*Required action:*
Go through the records and copy each line where the string "reference" occurs.
####################
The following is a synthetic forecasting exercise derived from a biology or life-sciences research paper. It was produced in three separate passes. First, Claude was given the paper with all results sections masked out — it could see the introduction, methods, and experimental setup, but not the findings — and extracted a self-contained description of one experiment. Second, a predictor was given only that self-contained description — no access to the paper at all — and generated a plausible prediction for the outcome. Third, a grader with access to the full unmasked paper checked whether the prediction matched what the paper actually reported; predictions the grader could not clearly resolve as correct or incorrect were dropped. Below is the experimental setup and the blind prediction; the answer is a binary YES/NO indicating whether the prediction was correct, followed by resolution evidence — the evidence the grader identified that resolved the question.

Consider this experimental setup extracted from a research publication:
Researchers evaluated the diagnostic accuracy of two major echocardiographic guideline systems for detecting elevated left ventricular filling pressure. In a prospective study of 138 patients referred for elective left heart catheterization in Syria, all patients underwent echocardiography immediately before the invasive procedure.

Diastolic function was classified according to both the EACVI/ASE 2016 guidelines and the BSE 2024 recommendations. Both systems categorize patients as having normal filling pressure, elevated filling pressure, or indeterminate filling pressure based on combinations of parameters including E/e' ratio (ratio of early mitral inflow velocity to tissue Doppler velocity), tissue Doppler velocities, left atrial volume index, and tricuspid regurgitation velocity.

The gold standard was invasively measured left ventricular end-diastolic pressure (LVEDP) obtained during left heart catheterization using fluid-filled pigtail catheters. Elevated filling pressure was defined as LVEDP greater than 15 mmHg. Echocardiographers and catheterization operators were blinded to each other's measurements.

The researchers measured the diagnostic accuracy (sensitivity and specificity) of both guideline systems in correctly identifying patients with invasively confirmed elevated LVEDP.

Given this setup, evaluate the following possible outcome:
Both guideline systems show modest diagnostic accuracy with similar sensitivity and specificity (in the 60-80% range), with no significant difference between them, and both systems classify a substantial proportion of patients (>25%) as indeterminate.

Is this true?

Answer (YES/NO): NO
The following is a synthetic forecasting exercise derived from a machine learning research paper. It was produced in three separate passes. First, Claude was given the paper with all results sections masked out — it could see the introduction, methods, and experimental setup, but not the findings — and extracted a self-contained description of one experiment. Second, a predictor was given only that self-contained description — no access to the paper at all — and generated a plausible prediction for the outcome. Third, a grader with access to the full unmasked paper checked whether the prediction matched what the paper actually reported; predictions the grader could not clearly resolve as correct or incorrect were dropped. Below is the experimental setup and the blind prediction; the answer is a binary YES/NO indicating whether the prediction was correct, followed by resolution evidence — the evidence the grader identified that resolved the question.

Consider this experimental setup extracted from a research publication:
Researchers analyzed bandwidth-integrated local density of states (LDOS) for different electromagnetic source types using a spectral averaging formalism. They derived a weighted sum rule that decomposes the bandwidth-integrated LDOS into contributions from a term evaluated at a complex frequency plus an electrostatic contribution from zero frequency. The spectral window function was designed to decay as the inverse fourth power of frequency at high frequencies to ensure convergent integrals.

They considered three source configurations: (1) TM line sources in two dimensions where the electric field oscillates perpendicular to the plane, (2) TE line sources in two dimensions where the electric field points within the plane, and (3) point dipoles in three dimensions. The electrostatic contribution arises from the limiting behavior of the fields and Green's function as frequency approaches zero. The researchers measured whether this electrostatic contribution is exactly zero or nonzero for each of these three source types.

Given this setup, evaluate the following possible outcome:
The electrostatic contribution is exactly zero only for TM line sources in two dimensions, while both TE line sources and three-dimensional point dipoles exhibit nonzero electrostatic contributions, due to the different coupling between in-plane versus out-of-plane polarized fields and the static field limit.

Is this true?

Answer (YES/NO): YES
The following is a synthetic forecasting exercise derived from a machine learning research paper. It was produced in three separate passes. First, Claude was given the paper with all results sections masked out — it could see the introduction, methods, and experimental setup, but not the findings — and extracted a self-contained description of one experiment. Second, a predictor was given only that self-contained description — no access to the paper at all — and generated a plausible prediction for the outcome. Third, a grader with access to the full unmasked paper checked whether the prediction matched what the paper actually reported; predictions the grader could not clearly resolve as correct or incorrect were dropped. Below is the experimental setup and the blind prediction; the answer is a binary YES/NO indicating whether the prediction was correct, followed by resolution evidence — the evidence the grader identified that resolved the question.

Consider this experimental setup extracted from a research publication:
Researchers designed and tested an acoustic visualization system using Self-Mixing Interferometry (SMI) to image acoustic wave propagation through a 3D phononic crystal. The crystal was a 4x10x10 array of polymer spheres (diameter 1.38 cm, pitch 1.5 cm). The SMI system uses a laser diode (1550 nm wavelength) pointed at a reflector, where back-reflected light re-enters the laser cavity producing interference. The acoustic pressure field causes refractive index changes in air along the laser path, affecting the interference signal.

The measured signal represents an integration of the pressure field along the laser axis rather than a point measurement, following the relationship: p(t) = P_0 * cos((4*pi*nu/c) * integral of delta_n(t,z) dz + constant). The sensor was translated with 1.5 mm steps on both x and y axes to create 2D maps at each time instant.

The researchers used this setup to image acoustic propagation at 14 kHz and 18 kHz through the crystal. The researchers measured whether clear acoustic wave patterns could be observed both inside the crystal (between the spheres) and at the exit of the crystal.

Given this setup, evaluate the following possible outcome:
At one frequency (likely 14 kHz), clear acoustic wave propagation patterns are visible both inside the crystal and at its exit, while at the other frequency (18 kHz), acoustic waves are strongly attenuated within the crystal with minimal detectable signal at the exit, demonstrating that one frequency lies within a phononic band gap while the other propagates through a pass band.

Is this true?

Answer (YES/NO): NO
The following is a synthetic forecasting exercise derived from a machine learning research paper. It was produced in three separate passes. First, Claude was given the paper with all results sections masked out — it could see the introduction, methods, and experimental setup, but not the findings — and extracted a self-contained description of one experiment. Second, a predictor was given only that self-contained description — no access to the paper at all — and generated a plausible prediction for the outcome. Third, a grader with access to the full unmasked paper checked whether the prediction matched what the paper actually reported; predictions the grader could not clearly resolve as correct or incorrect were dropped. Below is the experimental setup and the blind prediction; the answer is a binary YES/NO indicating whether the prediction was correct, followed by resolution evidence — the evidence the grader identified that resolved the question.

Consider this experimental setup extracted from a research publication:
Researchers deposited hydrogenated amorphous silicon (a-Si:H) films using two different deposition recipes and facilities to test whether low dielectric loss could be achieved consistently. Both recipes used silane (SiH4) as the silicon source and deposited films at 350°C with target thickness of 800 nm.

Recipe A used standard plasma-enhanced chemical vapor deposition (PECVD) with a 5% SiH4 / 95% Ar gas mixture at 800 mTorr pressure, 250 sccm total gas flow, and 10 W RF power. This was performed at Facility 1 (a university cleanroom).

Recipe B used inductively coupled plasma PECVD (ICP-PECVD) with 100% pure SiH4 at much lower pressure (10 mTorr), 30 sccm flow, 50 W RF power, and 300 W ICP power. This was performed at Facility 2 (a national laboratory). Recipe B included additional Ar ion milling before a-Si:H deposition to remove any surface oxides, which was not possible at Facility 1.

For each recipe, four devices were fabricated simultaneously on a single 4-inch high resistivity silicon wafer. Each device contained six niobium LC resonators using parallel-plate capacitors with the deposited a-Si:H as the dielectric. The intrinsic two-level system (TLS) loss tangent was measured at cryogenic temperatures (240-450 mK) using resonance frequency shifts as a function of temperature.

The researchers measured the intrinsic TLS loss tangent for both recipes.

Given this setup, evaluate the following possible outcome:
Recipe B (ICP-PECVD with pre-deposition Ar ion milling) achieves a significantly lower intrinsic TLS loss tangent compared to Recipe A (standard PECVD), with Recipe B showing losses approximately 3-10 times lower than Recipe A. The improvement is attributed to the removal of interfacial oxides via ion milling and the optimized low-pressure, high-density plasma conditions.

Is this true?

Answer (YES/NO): NO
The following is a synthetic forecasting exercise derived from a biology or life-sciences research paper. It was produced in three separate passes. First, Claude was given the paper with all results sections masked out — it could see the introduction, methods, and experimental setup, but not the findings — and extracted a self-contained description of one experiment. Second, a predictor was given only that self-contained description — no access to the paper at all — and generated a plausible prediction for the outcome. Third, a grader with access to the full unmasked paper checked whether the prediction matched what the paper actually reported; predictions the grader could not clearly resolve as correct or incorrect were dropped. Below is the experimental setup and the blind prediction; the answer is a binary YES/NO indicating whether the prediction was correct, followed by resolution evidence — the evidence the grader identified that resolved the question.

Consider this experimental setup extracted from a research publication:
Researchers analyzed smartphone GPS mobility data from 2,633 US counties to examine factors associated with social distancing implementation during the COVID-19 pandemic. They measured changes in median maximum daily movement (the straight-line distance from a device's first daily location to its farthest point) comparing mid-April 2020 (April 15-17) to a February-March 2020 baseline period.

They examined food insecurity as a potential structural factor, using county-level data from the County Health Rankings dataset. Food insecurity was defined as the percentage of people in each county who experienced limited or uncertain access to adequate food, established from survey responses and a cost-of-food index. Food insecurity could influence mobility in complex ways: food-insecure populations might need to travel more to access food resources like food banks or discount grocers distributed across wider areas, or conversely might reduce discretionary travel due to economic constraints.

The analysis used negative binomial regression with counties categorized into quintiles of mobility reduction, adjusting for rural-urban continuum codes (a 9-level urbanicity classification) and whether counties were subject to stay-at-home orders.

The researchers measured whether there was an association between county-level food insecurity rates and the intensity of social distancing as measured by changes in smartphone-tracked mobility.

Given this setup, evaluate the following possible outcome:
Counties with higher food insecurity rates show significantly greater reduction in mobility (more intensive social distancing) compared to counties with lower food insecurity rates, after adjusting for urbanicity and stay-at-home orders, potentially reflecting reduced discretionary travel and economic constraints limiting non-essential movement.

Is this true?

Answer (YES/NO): NO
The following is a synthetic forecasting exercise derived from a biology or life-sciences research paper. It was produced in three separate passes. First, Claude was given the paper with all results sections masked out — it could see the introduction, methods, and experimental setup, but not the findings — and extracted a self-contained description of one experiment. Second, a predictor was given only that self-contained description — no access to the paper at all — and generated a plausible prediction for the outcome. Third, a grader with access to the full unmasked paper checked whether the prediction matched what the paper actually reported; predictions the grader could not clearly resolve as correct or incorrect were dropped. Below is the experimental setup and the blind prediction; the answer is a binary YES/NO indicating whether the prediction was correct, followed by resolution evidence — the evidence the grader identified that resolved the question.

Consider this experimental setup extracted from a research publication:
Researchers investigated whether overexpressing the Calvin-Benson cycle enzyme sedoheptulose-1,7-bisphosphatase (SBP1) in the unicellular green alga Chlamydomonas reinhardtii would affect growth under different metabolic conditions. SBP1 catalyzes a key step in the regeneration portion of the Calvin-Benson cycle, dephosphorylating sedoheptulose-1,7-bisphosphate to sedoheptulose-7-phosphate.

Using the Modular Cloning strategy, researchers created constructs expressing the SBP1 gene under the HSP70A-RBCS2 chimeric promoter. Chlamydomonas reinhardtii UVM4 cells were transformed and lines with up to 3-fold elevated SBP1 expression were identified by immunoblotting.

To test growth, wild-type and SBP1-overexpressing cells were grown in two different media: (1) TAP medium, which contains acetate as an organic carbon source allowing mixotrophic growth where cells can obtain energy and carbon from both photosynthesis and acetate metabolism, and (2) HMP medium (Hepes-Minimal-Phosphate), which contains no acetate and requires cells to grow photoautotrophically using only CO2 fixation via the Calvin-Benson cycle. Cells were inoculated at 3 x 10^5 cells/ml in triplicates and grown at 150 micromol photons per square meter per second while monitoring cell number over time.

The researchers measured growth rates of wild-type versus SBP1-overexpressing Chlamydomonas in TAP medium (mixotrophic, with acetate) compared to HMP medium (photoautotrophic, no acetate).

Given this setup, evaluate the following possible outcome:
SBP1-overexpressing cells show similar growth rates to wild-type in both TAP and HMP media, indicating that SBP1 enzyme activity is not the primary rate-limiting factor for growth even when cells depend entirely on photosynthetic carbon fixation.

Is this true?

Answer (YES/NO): NO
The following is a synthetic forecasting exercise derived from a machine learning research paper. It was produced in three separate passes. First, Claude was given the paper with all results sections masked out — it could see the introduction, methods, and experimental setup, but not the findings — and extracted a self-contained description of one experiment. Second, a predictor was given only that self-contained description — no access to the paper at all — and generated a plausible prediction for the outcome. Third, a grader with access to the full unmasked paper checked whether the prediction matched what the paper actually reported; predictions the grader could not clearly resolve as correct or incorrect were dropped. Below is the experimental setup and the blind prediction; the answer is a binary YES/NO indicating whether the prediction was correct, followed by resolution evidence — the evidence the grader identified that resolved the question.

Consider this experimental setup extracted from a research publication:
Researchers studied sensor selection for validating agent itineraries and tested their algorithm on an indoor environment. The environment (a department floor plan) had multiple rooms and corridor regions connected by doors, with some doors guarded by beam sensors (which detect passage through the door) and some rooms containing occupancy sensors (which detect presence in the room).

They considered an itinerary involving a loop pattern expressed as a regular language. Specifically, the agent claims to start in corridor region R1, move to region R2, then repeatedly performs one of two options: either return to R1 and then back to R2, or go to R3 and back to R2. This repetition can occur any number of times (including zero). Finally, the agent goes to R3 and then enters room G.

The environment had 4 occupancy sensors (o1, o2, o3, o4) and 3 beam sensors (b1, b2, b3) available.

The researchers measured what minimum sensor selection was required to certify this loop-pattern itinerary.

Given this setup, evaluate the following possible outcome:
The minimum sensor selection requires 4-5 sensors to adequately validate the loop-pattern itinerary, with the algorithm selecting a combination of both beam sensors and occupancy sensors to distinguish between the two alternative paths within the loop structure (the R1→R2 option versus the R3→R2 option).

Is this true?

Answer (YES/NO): YES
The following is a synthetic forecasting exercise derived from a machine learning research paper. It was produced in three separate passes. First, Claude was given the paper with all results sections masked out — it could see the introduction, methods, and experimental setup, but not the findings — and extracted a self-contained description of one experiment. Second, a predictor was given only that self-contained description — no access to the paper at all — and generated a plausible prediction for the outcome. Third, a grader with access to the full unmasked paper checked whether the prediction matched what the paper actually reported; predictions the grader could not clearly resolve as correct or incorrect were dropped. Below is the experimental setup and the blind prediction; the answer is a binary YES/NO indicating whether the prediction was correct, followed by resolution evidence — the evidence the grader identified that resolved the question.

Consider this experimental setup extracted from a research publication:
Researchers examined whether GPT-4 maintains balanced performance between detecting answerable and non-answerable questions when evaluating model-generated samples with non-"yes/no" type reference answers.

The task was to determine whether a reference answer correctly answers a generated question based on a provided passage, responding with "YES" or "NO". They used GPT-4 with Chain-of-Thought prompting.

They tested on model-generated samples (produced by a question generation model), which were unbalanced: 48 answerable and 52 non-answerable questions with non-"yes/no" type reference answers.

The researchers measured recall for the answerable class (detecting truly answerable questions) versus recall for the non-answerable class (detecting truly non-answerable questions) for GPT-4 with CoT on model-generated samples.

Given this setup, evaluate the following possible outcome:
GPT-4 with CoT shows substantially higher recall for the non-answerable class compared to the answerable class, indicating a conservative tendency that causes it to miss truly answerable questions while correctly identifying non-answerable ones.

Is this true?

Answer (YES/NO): NO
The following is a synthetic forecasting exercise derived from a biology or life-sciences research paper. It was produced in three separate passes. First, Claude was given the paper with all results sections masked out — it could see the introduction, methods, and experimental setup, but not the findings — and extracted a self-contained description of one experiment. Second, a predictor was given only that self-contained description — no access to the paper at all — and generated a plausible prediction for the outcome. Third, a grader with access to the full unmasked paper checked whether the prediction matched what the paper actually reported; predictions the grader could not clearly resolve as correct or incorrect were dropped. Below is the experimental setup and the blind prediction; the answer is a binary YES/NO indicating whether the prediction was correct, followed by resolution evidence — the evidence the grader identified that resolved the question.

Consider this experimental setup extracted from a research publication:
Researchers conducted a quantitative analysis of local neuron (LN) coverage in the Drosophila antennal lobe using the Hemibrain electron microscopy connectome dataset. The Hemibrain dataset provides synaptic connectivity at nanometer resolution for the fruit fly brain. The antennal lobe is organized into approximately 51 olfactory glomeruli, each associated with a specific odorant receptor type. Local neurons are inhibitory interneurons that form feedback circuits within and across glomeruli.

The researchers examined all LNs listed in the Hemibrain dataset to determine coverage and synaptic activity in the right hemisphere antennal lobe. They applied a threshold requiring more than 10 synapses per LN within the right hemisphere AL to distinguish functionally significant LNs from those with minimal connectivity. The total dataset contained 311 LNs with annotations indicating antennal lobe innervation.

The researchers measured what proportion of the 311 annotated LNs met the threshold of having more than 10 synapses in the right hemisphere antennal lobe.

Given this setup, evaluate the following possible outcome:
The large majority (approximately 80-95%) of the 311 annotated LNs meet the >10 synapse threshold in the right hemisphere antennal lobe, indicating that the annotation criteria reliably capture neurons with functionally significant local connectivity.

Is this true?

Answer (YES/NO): YES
####################
*Your solution:*
Researchers examined whether GPT-4 maintains balanced performance between detecting answerable and non-answerable questions when evaluating model-generated samples with non-"yes/no" type reference answers.
The task was to determine whether a reference answer correctly answers a generated question based on a provided passage, responding with "YES" or "NO". They used GPT-4 with Chain-of-Thought prompting.
They tested on model-generated samples (produced by a question generation model), which were unbalanced: 48 answerable and 52 non-answerable questions with non-"yes/no" type reference answers.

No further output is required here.